My favorite place to do this is the track in the park by my house. Its surface is smooth and there’s almost never anyone there. Just some old ladies walking on the far edge sometimes. I zoom past them on the inner loop.
I don’t have a racing chair. I just like building up speed and zipping along pretending I’m a bird. I barely notice my legs jiggling as I push. The only thing I feel is elation and the only thing I hear is my heart beating in my rib cage. My boobs bounce slightly, but I don’t think anyone notices the rack on a paraplegic girl. Too busy tut-tutting over my legs.
I’m grinning like a fool when I finally take my hands off the wheels, coast for several seconds and allow my chair to come to a gentle stop. My windbreaker jacket is hanging off my shoulders and bunching up behind my back and I know my hair must be a fluffy wreck, with curls darting off in all directions. I can feel the ruddy glow of my cheeks rebelling against the chilly air.

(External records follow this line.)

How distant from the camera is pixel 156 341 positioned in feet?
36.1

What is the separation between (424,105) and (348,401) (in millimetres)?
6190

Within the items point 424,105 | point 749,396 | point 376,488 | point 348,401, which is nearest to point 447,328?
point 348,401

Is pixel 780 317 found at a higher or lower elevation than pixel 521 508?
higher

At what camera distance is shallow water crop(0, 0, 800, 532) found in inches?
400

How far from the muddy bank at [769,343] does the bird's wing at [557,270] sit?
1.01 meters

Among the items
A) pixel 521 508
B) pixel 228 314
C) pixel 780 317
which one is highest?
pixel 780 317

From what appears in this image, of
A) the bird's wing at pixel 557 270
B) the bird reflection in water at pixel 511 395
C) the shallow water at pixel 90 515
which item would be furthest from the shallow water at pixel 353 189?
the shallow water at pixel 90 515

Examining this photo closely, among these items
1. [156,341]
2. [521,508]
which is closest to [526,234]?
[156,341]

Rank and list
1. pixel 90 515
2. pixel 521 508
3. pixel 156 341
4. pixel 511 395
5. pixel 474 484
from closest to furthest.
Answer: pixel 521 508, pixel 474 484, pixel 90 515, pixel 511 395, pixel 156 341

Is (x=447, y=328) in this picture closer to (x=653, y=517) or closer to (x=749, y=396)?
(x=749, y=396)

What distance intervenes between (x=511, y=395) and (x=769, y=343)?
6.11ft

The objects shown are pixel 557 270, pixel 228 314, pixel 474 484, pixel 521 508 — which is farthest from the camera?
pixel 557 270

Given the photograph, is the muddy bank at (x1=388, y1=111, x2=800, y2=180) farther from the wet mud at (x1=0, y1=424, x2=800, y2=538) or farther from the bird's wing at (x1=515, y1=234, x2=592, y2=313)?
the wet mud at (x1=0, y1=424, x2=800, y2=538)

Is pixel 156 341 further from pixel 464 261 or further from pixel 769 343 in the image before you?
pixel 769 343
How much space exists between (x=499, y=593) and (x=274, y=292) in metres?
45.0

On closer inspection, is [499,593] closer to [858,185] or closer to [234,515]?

That’s when I notice a man standing in the parking lot and looking over at the track. He’s a young man, around my age or maybe a little older and he’s got his hands deep in his pockets, causing his shoulders to rise. He’s looking at me.
Just as I meet his eyes, seeing how gray and deep they are, he frowns, darts his head and turns, walking back into the parking lot. I frown too. Who is this man? I’ve never seen him before. I’m tempted to chase after him but there’s no way I’d catch up pushing my wheelchair over the grass.
Another part of me doesn’t want to be anywhere close to this stranger. Men are dangerous. We’re all told this from a young age. Be careful of men. They may want to rape you. And after my experiences with men, I might be even more distrusting than most.
Cold returns to me as my heart rate normalizes and the flush of going fast fades away. I shiver and pull my windbreaker back up to sit snugly on my shoulders the way it should. I push toward the parking lot, the zipper of my coat clinking rhythmically against the spokes of one wheel with a music like windchimes. The grass is rough and my upper arms ache as I force my wheels to turn. The uneven ground bounces beneath me, vibrating through my chair all the way up to my teeth. I’m concentrating and so I don’t look up until I reach the parking lot and the ground evens out.
Movement catches my eye and I look to the adjacent side of the lot where a group of skateboarders are enjoying a new half-pipe that wasn’t there even last week. I sit mesmerized by the way they swoop up the sides, grab the edge with one hand while their feet fly off into open air. It looks like a lot of fun.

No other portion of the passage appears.